Are Insurance Companies Misusing Child Safety Kits?

If you’re a parent, you may have been perusing Facebook when all of a sudden an ad for a ‘Child Safety Kit’ comes up. You have kids, and you care about their safety, so you click on the link and it takes you to a form you can fill out to obtain the free kit. They ask for your address and the number of kits you want.

But the kit isn’t mailed: instead, it arrives with a person at your doorstep, asking if you and your wife/husband are both home because it’s important for you to both understand how the kit works. After spending a few minutes explaining the kit, they start into a long spiel pitching life insurance for your child, ‘to protect them in the event anything happens.’ 

Wait--have you just been tricked by a person with a ‘free’ child safety kit?

Perhaps not tricked so much as fallen into a ‘bait and switch’ situation. Some insurance companies will tout their affiliation with police unions or other entities. Then they’re back to trying to sell you insurance ‘to protect your child.’

When these 'free' child safe kits began appearing in unattended laundromats, police warned parents not to give out their information to strangers. Police offer the kits free without trying to sell parents insurance.

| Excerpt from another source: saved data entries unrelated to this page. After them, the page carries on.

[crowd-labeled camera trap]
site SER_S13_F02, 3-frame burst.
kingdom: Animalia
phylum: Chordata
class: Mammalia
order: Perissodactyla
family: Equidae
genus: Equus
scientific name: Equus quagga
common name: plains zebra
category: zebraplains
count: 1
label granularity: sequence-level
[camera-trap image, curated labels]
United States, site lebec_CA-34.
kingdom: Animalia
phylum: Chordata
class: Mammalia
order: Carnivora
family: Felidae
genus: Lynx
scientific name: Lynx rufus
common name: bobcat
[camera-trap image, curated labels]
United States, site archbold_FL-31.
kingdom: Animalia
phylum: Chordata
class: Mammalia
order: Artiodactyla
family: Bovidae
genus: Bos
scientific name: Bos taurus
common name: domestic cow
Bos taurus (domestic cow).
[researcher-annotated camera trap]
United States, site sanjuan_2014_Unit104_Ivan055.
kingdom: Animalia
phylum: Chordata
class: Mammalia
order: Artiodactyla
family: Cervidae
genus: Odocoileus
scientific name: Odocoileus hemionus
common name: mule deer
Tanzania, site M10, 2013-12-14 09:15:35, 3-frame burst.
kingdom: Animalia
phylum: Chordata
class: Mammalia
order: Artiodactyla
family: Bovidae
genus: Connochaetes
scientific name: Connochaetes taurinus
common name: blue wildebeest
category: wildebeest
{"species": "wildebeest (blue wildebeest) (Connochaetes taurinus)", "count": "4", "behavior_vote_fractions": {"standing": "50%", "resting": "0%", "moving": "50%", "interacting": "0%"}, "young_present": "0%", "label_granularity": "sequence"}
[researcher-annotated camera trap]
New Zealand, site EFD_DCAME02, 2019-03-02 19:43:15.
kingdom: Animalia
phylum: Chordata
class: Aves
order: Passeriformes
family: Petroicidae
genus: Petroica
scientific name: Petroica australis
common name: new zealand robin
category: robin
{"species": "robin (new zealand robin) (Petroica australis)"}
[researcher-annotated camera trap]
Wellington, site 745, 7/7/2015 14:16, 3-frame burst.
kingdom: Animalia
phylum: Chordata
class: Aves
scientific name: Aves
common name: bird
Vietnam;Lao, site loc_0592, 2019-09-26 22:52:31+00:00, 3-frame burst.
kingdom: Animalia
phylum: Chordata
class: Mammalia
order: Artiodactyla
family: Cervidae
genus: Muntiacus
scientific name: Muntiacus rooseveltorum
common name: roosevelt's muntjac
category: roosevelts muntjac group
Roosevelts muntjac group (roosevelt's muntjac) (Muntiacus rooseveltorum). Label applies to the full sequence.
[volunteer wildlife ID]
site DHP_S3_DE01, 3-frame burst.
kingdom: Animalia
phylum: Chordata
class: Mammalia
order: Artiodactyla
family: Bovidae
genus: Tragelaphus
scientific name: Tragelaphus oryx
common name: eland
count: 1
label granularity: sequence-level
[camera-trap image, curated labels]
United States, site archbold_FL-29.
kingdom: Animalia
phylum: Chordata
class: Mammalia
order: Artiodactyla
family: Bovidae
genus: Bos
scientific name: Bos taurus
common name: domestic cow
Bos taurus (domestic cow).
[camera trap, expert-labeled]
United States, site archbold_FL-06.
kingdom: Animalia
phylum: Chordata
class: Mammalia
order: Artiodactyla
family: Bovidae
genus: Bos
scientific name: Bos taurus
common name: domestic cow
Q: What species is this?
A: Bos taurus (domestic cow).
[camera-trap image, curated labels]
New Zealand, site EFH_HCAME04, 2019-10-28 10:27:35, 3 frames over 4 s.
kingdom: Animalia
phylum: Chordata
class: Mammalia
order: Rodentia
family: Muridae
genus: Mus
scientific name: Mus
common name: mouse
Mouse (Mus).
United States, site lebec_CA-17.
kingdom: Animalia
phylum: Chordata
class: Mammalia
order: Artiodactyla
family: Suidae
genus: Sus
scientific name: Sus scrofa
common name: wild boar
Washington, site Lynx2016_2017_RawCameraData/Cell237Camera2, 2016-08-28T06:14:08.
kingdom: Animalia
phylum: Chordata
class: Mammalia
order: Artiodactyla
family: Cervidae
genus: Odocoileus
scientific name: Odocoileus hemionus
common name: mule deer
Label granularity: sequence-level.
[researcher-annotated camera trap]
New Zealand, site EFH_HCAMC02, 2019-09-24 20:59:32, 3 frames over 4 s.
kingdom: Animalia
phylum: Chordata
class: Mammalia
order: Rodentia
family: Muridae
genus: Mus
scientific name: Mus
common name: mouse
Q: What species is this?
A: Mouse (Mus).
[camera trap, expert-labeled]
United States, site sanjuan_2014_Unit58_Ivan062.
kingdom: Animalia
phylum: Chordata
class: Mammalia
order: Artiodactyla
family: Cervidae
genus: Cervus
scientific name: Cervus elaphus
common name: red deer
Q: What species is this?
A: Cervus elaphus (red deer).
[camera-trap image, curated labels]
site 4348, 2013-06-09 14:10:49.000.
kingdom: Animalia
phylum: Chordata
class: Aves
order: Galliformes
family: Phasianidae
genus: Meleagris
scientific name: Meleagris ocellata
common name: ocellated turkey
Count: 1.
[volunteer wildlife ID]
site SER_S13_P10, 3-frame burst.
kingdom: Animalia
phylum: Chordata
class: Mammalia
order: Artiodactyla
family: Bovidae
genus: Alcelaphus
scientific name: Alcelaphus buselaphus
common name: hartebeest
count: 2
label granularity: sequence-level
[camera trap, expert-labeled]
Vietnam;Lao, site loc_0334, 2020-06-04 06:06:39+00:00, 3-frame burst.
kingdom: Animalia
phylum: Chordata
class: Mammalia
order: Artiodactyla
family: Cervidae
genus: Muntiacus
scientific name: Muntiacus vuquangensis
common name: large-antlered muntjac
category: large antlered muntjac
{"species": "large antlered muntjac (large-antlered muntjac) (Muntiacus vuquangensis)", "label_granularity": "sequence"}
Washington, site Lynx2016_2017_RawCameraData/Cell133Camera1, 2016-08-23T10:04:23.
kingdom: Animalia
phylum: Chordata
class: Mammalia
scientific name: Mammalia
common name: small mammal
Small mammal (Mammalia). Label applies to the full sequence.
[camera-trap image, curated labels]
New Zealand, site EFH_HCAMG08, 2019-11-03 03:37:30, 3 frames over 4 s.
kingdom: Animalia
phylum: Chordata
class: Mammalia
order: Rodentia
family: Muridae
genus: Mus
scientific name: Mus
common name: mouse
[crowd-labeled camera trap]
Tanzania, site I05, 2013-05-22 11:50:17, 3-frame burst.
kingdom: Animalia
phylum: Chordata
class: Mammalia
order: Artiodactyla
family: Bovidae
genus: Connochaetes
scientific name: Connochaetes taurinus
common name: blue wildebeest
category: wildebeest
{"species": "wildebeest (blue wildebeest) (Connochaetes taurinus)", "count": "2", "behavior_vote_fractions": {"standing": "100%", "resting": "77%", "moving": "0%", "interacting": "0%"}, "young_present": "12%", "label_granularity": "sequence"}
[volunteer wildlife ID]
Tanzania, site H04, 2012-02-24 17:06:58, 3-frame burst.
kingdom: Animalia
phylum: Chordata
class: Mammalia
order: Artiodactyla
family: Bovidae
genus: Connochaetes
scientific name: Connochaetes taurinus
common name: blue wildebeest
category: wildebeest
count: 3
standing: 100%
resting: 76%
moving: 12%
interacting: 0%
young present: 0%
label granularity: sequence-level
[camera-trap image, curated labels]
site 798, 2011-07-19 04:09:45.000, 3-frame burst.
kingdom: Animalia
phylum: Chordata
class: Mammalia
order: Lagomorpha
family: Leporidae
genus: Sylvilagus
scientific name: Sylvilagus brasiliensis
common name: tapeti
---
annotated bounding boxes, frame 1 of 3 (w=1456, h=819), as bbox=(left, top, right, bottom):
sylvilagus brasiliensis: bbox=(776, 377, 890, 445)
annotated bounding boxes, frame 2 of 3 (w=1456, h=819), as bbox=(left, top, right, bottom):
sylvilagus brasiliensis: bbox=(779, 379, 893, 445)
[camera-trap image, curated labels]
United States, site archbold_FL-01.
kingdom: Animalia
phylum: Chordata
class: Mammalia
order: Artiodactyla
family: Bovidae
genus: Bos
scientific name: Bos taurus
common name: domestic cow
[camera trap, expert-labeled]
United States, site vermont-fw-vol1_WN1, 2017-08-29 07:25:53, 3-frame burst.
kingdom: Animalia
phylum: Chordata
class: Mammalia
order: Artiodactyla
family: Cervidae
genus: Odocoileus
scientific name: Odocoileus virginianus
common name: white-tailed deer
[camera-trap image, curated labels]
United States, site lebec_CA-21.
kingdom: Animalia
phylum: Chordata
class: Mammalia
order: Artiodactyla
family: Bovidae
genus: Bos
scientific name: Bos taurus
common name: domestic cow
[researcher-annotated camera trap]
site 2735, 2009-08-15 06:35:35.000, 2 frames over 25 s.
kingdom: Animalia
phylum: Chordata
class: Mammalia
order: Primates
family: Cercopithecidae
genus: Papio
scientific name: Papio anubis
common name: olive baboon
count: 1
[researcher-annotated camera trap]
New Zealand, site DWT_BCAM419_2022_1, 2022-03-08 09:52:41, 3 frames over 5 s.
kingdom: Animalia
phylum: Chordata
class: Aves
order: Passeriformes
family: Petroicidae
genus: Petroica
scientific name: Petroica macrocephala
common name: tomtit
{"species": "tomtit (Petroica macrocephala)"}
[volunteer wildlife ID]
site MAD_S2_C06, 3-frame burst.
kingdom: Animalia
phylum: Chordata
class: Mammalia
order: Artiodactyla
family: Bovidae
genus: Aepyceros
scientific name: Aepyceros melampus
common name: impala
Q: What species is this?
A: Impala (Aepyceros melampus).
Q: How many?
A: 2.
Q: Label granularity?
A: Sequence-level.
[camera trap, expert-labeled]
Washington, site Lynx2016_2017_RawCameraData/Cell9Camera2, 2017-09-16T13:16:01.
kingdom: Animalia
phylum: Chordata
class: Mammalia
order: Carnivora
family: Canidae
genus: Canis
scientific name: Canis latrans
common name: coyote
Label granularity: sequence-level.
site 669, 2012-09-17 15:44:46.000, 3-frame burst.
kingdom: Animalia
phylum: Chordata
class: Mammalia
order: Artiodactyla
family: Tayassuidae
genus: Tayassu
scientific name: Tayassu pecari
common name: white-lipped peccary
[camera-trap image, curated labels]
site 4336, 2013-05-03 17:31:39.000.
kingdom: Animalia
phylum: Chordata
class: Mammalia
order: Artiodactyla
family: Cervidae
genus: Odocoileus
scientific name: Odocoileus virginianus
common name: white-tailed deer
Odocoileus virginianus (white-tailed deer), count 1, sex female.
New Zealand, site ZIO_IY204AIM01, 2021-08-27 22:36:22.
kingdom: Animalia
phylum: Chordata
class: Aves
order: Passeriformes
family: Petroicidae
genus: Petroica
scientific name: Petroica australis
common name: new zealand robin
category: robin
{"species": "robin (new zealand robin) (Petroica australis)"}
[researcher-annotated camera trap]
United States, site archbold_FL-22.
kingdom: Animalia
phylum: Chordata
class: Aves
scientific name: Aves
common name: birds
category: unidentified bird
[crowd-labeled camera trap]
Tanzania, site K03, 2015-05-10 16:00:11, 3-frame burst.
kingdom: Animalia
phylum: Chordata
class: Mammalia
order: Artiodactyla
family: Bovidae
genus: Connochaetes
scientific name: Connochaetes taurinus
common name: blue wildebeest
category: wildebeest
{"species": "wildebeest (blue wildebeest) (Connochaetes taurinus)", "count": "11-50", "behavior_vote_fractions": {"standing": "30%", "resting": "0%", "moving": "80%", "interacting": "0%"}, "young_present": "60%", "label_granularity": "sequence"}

When these 'free' child safe kits began appearing in unattended laundromats, police warned parents not to give out their information to strangers. Police offer the kits free without trying to sell parents insurance.

The kit has fingerprinting, photographs, even DNA sampling! We’ve all heard horror stories about child prostitution and kidnappings and...Stop.

The hard truth is that most of the time, the only reason you need DNA sampling and fingerprints is to identify a body. That might not be the case if the child is under the age of three and can’t remember their name, but a DNA match can be made on a child with DNA from the parents.

Second of all, life insurance doesn’t protect your child. It protects you in the event something happens to the child. Many of these policies include ‘accidental death’, but not an illness. The chances of a healthy child dying are wildly remote, and the majority of those events are an illness, not an accident. Insurance companies know this, which is why some use the same cute picture found on the baby food jars to sell insurance. Most financial advisors say that even if you’re using insurance as a form of ‘savings’, you’re better off adding the money to an emergency fund because the life insurance route includes fees.

Big argument: “Most parents don’t have the $15,000 it will cost to bury their child.” 

Answer: If a parent was honestly worried about their child dying, they could easily prepay a funeral home. A $15,000 funeral is an elaborate affair, about $12,000 beyond what it needs to cost, according to Funeral Planning 101.


But, wait--beyond all that, the child safety kit is still a good idea, right? Of course. That’s why the City of Mesa offers the kit for free. You can download it here.

The site and form explain how to store and keep the kit up to date.

Are you more of a tech kind of person? The FBI has a Child I.D. App. You can enter your child’s identifying information on your iPhone so you’ll have it immediately available, say if you get separated at a busy Walmart or the theme park. 

The app teaches parents what to do in the first harrowing hours immediately after a child goes missing and ways to keep them safe so that won’t happen.

The bottom line is that you don’t need anyone to use your desire to have an I.D. kit for your children as leverage to sell you insurance.